= Beginning of Section =
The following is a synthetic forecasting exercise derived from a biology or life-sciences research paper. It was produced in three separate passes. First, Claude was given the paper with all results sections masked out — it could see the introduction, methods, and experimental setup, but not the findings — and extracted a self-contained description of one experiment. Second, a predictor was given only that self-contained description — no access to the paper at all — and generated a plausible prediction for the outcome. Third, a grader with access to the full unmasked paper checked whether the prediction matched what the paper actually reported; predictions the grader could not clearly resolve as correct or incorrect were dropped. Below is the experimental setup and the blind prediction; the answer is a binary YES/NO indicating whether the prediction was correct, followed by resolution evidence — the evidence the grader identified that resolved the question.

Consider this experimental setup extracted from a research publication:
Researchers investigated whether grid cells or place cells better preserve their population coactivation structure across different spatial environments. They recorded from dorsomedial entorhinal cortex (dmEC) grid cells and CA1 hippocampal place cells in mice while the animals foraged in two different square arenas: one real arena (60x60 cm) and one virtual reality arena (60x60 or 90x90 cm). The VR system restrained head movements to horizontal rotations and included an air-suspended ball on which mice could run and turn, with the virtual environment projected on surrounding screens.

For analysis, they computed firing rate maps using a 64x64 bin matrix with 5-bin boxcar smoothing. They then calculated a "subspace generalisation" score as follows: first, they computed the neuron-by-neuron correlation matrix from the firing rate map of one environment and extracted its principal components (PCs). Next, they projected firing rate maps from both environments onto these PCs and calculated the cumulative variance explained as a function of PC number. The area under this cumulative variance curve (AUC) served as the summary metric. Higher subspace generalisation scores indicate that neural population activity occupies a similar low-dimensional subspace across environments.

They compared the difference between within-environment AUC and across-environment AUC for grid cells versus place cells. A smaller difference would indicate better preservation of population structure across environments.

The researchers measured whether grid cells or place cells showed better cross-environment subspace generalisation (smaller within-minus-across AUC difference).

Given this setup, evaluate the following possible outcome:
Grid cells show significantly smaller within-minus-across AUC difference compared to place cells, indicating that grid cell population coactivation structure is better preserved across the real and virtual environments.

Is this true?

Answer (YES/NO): YES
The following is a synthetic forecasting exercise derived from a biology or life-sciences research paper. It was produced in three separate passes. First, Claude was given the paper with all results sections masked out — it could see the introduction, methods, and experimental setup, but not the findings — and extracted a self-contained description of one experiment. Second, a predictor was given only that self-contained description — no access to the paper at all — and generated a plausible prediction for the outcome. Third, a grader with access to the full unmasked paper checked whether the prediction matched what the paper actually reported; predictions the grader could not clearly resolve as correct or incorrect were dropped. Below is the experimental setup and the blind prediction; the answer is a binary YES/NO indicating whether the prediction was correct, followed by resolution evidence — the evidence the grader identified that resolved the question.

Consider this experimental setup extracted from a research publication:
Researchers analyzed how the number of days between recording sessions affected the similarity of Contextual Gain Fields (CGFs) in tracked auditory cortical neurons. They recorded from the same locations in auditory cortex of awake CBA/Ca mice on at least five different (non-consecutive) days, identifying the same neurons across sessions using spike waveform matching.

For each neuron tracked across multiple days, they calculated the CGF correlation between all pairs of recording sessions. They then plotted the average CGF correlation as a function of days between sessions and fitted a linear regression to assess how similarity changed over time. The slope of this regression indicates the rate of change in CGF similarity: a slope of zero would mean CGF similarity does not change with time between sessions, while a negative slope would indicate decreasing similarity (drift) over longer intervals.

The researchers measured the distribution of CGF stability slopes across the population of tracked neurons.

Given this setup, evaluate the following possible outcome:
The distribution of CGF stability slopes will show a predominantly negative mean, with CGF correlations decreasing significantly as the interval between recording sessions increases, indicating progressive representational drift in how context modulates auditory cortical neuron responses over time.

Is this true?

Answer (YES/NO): NO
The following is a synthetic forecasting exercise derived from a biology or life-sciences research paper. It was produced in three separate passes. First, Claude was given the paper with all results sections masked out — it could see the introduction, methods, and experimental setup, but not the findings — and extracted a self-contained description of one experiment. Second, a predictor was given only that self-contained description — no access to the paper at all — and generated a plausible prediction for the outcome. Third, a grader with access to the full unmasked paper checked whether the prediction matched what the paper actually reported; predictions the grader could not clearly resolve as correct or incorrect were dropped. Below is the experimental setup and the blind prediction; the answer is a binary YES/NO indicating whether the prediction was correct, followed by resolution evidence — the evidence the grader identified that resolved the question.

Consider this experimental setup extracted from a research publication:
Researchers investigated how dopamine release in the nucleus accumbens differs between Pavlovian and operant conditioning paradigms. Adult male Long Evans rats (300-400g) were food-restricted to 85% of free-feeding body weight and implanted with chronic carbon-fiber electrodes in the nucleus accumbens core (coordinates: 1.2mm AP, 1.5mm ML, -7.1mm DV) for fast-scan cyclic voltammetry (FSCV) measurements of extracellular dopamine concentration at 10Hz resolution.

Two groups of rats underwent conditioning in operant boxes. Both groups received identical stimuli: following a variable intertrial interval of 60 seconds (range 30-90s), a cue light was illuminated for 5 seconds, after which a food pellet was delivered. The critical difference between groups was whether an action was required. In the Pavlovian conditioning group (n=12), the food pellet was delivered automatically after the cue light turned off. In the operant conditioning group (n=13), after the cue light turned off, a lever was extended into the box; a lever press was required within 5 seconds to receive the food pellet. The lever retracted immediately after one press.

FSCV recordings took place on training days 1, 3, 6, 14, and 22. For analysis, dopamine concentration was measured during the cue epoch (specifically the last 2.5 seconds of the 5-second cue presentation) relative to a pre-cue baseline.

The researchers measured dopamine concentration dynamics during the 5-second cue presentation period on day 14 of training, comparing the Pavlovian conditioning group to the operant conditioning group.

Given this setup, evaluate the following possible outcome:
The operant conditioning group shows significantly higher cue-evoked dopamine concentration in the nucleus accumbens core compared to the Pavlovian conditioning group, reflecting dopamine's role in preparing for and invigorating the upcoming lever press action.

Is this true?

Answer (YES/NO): YES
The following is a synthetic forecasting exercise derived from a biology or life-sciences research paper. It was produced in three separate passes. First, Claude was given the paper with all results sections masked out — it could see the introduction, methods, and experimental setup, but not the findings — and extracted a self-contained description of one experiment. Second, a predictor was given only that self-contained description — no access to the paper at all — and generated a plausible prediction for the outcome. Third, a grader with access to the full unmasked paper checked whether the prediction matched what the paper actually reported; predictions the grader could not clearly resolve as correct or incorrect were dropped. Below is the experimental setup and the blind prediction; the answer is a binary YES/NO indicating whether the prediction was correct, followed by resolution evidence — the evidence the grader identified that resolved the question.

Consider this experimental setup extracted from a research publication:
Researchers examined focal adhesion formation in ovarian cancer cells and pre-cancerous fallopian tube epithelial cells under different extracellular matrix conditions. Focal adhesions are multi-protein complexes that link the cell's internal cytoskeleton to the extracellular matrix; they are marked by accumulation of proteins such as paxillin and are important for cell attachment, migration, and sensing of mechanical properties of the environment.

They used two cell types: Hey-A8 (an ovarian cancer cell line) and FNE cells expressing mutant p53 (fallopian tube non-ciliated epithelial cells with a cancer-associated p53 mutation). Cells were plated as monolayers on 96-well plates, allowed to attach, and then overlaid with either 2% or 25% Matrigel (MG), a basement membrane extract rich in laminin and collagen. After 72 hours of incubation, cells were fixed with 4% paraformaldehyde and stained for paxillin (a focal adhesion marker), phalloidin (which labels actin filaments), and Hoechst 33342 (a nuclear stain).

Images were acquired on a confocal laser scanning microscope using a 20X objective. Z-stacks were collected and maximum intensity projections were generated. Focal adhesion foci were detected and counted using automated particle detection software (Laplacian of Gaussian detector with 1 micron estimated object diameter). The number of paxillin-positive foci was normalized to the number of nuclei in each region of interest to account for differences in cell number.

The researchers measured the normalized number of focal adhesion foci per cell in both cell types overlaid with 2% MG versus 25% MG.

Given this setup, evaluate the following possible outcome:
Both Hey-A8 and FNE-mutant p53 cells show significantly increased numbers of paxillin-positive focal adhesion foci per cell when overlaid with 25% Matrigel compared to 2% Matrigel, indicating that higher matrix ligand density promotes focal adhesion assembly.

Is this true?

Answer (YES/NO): YES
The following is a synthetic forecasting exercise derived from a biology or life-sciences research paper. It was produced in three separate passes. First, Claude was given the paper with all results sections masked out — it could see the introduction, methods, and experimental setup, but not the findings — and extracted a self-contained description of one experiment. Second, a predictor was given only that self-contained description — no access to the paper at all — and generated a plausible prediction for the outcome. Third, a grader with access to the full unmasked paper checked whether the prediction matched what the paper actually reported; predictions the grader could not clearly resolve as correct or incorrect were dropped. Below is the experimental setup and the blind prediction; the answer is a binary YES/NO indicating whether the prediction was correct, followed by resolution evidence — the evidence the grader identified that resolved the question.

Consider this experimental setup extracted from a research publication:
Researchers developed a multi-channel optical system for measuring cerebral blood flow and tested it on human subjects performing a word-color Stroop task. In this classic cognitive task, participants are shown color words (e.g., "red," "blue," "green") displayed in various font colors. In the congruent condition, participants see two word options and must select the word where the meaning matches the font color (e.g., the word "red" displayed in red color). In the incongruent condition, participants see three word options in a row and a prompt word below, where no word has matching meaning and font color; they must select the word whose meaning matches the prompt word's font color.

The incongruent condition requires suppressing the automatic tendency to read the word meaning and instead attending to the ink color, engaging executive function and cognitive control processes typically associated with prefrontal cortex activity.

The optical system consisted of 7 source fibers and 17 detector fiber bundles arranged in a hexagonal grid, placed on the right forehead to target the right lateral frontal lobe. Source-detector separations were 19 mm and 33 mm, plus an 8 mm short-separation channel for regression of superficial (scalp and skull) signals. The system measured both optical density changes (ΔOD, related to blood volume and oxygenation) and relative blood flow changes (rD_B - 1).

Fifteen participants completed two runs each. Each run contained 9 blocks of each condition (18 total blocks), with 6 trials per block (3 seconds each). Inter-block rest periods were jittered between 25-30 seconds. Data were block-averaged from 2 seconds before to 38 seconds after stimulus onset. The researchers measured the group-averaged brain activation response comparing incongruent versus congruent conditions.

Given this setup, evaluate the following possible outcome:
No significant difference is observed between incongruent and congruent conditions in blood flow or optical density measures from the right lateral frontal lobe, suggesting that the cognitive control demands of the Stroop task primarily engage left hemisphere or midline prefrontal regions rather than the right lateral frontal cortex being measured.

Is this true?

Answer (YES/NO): NO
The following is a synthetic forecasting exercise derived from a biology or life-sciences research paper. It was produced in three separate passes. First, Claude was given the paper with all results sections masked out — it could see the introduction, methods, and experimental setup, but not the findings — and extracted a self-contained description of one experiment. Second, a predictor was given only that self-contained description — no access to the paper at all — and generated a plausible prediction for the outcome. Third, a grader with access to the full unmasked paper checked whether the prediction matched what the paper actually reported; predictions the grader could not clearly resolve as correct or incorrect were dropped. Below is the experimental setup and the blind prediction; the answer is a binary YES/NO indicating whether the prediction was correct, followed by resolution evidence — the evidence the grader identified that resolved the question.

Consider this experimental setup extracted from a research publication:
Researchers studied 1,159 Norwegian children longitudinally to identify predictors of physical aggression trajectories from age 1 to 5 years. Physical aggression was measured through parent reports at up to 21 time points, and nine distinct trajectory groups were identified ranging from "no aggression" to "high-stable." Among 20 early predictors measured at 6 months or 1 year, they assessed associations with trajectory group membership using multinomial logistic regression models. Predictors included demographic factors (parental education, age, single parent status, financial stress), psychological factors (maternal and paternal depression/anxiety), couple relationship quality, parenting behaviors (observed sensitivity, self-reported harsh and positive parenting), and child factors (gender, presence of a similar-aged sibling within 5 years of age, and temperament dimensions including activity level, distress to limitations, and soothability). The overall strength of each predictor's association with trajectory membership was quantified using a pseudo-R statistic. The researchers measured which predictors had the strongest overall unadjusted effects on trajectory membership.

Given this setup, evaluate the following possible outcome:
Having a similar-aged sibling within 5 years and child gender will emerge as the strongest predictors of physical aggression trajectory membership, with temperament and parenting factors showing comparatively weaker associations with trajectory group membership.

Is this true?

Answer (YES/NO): YES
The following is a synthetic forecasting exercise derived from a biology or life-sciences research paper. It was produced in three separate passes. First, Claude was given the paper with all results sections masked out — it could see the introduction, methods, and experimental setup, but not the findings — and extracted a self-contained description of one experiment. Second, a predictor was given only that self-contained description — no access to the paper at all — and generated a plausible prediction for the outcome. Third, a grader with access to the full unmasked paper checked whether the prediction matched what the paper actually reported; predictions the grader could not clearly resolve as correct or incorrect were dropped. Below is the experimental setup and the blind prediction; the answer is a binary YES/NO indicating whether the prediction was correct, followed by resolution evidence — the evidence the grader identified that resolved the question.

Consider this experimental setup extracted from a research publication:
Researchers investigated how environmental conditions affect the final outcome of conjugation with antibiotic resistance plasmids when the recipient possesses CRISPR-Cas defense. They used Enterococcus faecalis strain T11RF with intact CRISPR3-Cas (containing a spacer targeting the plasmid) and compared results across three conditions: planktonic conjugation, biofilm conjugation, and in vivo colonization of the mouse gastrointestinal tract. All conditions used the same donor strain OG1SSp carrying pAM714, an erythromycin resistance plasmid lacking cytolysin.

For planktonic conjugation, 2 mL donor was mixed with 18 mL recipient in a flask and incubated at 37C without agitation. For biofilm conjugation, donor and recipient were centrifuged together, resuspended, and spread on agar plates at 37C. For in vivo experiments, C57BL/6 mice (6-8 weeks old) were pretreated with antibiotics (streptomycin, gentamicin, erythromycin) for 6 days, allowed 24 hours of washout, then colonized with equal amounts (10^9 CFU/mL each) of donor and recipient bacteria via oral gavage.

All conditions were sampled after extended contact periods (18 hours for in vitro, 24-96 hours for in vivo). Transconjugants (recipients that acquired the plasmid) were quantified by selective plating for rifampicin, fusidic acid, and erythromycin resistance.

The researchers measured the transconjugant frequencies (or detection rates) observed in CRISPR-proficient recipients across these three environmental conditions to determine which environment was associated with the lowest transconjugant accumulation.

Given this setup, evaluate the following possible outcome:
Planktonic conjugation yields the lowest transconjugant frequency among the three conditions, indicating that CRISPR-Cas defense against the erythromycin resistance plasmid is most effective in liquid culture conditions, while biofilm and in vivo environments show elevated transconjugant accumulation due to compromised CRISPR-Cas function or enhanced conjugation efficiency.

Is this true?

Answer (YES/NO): NO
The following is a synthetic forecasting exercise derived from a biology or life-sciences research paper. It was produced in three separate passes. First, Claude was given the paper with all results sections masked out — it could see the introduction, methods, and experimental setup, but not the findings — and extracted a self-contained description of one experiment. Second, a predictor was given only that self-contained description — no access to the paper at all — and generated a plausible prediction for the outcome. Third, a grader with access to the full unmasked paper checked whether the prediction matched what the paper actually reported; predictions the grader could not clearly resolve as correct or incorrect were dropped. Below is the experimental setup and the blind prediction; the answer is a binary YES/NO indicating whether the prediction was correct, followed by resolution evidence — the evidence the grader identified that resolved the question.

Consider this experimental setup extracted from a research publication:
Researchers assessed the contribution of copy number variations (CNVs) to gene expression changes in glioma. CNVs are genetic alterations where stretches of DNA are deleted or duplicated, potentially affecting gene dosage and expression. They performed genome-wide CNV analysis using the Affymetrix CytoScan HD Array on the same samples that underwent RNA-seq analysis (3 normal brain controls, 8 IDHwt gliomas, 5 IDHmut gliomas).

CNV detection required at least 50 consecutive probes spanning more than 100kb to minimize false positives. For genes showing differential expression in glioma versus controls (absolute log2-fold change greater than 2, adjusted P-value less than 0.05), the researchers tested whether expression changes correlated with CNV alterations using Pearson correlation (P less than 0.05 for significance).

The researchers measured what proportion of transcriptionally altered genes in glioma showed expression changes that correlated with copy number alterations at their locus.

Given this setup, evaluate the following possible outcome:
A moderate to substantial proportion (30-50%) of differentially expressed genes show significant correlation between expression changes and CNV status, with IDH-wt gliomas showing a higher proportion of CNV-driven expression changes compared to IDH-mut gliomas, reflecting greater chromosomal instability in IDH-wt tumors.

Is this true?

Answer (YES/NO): NO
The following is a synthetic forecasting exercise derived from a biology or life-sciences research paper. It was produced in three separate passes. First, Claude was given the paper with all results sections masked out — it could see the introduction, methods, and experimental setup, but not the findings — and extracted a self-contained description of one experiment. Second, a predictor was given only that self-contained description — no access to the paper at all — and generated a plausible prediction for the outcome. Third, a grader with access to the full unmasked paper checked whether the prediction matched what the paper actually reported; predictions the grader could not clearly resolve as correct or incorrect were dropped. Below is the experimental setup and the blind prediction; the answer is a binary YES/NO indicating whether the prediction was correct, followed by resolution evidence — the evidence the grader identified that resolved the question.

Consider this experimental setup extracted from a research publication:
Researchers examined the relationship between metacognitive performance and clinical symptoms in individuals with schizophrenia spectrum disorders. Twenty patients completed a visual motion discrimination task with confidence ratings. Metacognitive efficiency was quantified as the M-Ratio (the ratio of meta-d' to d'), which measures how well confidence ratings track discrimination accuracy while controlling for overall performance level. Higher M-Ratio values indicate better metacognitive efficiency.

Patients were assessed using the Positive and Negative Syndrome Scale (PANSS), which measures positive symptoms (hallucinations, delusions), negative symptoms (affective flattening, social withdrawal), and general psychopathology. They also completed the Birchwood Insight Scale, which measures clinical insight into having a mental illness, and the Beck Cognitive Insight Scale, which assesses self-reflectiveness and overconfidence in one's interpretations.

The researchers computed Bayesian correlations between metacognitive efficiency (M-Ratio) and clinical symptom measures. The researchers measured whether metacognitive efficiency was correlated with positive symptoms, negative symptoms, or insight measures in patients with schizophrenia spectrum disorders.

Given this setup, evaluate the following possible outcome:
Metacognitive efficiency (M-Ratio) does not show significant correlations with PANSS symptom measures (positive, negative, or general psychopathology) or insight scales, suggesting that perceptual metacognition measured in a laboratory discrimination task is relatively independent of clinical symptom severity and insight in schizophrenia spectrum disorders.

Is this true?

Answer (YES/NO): YES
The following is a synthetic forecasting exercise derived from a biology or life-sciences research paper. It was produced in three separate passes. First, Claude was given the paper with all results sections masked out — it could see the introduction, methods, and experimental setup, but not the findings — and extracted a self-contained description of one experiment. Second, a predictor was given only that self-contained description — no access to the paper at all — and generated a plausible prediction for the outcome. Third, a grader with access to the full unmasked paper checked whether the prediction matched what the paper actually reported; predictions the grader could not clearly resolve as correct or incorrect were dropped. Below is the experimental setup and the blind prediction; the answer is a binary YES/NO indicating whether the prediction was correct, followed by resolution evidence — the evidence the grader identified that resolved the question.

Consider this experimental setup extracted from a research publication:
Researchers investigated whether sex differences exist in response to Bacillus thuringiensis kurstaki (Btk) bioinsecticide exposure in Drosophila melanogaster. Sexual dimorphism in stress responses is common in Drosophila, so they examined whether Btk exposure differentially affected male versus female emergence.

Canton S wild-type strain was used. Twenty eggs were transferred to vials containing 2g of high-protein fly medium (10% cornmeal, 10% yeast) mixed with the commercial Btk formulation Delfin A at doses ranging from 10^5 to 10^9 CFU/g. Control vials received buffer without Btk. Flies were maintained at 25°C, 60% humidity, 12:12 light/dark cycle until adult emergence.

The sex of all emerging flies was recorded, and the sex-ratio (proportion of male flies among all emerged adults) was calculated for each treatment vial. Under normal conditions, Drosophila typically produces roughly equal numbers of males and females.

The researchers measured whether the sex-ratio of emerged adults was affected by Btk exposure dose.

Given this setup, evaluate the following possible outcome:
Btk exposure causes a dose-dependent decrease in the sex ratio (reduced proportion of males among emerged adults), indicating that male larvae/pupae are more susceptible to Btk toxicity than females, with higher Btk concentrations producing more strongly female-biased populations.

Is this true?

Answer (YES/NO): NO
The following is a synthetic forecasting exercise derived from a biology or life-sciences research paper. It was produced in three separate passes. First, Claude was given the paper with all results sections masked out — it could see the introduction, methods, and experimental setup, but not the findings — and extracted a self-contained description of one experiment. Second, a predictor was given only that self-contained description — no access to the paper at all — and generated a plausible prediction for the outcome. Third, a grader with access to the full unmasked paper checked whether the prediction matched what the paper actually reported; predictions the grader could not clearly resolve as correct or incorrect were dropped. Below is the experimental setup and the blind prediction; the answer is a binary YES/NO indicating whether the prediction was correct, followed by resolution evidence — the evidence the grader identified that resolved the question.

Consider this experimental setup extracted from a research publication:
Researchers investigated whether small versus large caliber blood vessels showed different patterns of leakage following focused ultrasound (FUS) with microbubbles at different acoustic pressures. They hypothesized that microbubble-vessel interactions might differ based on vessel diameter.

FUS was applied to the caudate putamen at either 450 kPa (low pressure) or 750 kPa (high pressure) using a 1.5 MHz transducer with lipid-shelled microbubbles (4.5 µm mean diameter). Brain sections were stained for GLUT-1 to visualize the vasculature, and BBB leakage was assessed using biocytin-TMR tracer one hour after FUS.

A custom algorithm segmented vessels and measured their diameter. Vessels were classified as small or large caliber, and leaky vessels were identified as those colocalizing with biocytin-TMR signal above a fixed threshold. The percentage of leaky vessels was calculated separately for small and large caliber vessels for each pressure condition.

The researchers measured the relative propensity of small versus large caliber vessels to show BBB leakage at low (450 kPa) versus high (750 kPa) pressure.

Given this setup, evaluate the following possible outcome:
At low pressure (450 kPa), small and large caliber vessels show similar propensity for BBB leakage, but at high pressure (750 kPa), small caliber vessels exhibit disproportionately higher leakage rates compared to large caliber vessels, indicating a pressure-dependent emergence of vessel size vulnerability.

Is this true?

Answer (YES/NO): NO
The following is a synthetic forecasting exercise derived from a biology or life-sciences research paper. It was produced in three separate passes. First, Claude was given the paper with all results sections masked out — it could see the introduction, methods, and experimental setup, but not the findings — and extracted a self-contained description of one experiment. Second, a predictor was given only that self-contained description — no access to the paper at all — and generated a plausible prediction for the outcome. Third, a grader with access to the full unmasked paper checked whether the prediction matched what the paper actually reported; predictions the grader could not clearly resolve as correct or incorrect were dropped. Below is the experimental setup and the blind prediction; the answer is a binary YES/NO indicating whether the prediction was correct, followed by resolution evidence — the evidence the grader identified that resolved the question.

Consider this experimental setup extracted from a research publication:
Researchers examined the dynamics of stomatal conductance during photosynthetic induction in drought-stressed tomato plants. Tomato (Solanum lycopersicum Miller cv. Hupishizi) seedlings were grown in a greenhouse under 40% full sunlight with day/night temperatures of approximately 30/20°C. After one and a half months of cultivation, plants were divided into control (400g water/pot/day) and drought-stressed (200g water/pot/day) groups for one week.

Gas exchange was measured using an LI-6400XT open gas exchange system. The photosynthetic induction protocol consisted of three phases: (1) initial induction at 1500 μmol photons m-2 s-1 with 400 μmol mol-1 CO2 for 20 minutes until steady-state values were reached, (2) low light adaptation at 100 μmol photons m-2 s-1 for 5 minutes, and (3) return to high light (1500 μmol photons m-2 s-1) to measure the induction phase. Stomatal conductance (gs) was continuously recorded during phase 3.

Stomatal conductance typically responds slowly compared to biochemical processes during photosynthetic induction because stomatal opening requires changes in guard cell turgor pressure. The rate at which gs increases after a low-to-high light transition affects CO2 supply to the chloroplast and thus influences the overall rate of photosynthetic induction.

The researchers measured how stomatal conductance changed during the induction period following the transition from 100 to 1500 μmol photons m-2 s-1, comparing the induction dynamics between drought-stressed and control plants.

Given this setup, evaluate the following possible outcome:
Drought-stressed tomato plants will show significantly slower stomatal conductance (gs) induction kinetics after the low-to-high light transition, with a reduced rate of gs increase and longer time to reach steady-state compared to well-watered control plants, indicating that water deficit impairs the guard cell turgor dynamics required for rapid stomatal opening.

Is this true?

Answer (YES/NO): YES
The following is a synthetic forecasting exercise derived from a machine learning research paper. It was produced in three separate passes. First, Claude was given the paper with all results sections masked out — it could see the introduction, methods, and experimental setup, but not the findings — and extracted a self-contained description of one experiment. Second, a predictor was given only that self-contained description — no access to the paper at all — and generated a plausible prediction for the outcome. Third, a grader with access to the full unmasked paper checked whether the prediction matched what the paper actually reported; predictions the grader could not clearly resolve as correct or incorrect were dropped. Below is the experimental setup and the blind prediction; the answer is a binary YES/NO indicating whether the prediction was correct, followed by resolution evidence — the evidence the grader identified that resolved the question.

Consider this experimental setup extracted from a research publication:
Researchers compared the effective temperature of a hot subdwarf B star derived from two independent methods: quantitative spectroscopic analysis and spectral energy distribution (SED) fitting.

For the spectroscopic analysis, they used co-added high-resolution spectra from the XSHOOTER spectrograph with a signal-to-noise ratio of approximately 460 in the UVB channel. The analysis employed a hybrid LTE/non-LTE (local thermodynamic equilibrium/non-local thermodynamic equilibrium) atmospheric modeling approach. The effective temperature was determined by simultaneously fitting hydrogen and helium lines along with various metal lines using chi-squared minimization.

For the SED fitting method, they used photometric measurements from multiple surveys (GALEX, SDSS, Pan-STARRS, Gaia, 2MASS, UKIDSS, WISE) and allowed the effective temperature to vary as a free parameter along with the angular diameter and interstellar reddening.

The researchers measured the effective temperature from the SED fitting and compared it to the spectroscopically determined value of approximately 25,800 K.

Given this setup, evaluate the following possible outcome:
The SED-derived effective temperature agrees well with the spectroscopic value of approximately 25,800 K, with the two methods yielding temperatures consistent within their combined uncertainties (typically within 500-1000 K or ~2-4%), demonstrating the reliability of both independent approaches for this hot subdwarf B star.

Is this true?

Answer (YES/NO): YES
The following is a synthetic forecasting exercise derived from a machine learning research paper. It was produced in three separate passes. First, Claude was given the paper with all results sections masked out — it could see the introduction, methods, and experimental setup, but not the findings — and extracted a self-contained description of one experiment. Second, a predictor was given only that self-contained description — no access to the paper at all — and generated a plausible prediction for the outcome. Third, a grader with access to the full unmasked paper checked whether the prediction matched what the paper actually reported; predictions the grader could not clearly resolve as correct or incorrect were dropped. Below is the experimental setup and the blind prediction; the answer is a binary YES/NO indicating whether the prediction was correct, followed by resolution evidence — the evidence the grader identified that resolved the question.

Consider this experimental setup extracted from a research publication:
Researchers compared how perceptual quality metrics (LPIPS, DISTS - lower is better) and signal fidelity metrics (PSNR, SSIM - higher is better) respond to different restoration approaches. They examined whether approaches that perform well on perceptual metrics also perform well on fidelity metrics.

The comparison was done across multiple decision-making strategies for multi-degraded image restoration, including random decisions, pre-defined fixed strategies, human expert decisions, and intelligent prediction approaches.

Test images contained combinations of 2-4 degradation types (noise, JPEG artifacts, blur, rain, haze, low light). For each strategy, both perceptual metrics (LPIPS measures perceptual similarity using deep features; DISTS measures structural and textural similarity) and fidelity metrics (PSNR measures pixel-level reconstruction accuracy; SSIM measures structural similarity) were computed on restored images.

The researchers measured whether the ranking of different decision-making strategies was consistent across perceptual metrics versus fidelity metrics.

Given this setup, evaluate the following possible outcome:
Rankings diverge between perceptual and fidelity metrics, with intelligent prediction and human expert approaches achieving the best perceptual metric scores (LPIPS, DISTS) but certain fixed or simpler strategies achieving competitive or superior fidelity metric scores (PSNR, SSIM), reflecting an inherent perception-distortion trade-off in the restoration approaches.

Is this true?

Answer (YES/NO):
= End of Section =
_Task directions_. Only the lines above starting with the one with "The distribution of CGF stability slopes will" and going through the one with "Researchers investigated how dopamine" are to be copied, word for word and with both ends kept.

_Answer section_.
The distribution of CGF stability slopes will show a predominantly negative mean, with CGF correlations decreasing significantly as the interval between recording sessions increases, indicating progressive representational drift in how context modulates auditory cortical neuron responses over time.

Is this true?

Answer (YES/NO): NO
The following is a synthetic forecasting exercise derived from a biology or life-sciences research paper. It was produced in three separate passes. First, Claude was given the paper with all results sections masked out — it could see the introduction, methods, and experimental setup, but not the findings — and extracted a self-contained description of one experiment. Second, a predictor was given only that self-contained description — no access to the paper at all — and generated a plausible prediction for the outcome. Third, a grader with access to the full unmasked paper checked whether the prediction matched what the paper actually reported; predictions the grader could not clearly resolve as correct or incorrect were dropped. Below is the experimental setup and the blind prediction; the answer is a binary YES/NO indicating whether the prediction was correct, followed by resolution evidence — the evidence the grader identified that resolved the question.

Consider this experimental setup extracted from a research publication:
Researchers investigated how dopamine release in the nucleus accumbens differs between Pavlovian and operant conditioning paradigms. Adult male Long Evans rats (300-400g) were food-restricted to 85% of free-feeding body weight and implanted with chronic carbon-fiber electrodes in the nucleus accumbens core (coordinates: 1.2mm AP, 1.5mm ML, -7.1mm DV) for fast-scan cyclic voltammetry (FSCV) measurements of extracellular dopamine concentration at 10Hz resolution.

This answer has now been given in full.